Del. Vivian Watts (D-Annandale)

Progress

Introduced
Passed Committee
Passed House
Passed Senate
Signed by Governor
Became Law

Description

Offenses requiring registration under the Sex Offender and Crimes Against Minors Registry Act; unlawful dissemination or sale of images of another. Adds a third or subsequent conviction of unlawful dissemination or sale of images of another to the list of offenses requiring registration under the Sex Offender and Crimes Against Minors Registry. Read the Bill »

Outcome

Bill Has Failed

History

DateAction
01/07/2019Committee
01/07/2019Prefiled and ordered printed; offered 01/09/19 19101526D
01/07/2019Referred to Committee for Courts of Justice
01/08/2019Impact statement from VCSC (HB2088)
01/21/2019Impact statement from DPB (HB2088)
01/29/2019Assigned Courts sub: Subcommittee #1
02/05/2019Left in Courts of Justice

Comments

Mary D. Devoy writes:

This bill needs a start date of July 1, 2019. Why?

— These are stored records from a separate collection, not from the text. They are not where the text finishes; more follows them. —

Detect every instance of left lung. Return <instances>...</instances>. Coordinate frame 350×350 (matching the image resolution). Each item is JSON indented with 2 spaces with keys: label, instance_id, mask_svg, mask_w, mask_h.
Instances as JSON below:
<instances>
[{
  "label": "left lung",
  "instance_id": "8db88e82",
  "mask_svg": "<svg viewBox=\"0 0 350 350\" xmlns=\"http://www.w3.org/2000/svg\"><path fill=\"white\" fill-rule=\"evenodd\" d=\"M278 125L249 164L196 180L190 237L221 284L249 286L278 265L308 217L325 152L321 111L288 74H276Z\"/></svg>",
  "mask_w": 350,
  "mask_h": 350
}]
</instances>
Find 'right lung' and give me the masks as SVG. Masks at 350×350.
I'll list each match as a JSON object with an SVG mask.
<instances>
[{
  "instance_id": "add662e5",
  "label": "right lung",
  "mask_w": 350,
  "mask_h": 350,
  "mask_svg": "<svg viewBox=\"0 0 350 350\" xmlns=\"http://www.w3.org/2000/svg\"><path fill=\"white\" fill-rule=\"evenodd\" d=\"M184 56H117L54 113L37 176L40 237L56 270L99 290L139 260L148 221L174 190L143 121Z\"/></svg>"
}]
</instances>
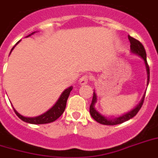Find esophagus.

Because without that start date (per §9.1-901. Section C) if this becomes law it will be applied retroactively, This means the Virginia State Police will search all VA Court records for people who already have three convictions of Unlawful Dissemination and force those people to retroactively register as VSP Sex Offenders with ZERO due process all under the threat of a felony.

Be sure to read the number of convictions per the FIS http://lis.virginia.gov/cgi-bin/legp604.exe?191+oth+HB2088F160+PDF in two-year period 61 people. Because no one knows if there have been any 3rd strikes the FIS is the very bottom dollar of $50,000 it could be MUCH more.

New criminal laws should ONLY be applied to new crimes committed AFTER the law went into effect, NOT after.

Ut Prosim writes:

Based on the evidence that public registration may actually increase recidivism, that registration makes reintegration into society more difficult, that registrant employer names and addresses are part of the public registry, that multiple deceased citizens are listed publicly by the Commonwealth as having committed sexual offenses, this bill is another in the long list of punishments the General Assembly has foisted on Virginia citizens. In the ivory tower courts, it may be an “administrative” action. From the citizen’s perspective, it’s public humiliation without public safety benefit.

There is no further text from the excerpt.